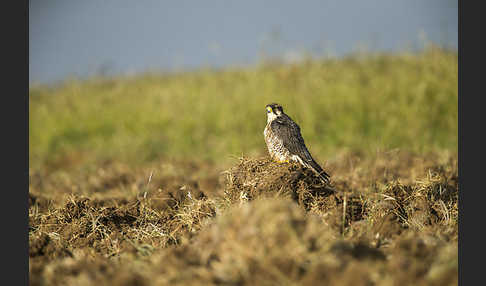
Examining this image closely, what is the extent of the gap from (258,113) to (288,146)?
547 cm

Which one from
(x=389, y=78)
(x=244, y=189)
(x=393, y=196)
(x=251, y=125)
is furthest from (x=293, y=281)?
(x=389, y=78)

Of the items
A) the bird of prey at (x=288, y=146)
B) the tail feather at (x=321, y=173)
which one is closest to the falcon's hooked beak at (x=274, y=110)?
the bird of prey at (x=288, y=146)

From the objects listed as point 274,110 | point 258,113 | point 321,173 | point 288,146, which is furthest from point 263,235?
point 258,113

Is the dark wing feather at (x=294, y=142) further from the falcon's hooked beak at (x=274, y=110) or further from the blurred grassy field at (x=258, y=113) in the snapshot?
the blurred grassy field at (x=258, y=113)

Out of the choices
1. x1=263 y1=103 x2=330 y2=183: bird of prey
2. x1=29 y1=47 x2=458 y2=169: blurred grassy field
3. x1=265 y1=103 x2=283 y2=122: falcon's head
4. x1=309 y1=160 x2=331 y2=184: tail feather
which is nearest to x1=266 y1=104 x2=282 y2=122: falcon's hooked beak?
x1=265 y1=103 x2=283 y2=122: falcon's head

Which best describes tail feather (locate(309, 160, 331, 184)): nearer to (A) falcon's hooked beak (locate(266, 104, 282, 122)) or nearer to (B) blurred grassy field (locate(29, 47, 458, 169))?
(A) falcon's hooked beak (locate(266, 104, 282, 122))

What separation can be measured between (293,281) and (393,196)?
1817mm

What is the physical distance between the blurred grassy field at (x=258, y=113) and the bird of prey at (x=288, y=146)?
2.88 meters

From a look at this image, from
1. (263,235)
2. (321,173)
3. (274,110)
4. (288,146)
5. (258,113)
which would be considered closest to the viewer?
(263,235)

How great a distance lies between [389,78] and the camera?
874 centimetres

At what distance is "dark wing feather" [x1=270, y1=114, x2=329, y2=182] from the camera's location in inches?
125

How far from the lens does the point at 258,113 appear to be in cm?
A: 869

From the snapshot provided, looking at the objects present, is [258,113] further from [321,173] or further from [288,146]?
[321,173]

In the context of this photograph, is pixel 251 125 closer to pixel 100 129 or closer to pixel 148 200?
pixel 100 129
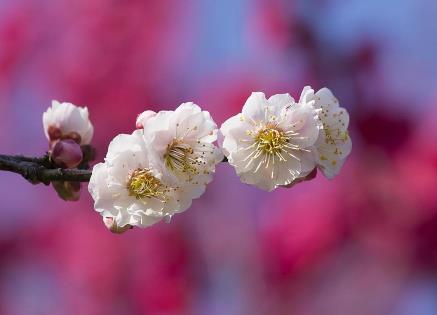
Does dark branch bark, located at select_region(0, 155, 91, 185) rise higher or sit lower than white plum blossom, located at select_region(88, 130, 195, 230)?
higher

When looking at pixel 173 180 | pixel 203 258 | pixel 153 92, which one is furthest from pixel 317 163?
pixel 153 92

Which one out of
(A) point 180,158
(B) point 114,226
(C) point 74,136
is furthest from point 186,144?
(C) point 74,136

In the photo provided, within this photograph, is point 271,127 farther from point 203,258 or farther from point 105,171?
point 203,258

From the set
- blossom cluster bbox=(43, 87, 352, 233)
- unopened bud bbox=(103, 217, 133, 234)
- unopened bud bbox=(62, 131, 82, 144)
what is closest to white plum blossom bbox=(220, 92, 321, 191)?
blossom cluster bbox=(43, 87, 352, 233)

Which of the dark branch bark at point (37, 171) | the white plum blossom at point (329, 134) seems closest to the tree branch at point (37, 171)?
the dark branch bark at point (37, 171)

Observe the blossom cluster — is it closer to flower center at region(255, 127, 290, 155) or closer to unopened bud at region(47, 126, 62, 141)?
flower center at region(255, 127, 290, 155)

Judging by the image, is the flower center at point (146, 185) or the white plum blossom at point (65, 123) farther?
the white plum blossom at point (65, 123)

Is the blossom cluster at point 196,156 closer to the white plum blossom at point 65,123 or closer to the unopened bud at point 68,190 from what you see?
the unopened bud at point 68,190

◇ ◇ ◇

### TASK DETAILS
From the rows above, pull out every line that contains the word "branch", treating uppercase and lowercase as different.

### FINAL RESULT
Does dark branch bark, located at select_region(0, 155, 91, 185) rise higher or sit lower than white plum blossom, located at select_region(88, 130, 195, 230)?
Which of the dark branch bark at point (37, 171) | the white plum blossom at point (329, 134) seems closest to the tree branch at point (37, 171)?
the dark branch bark at point (37, 171)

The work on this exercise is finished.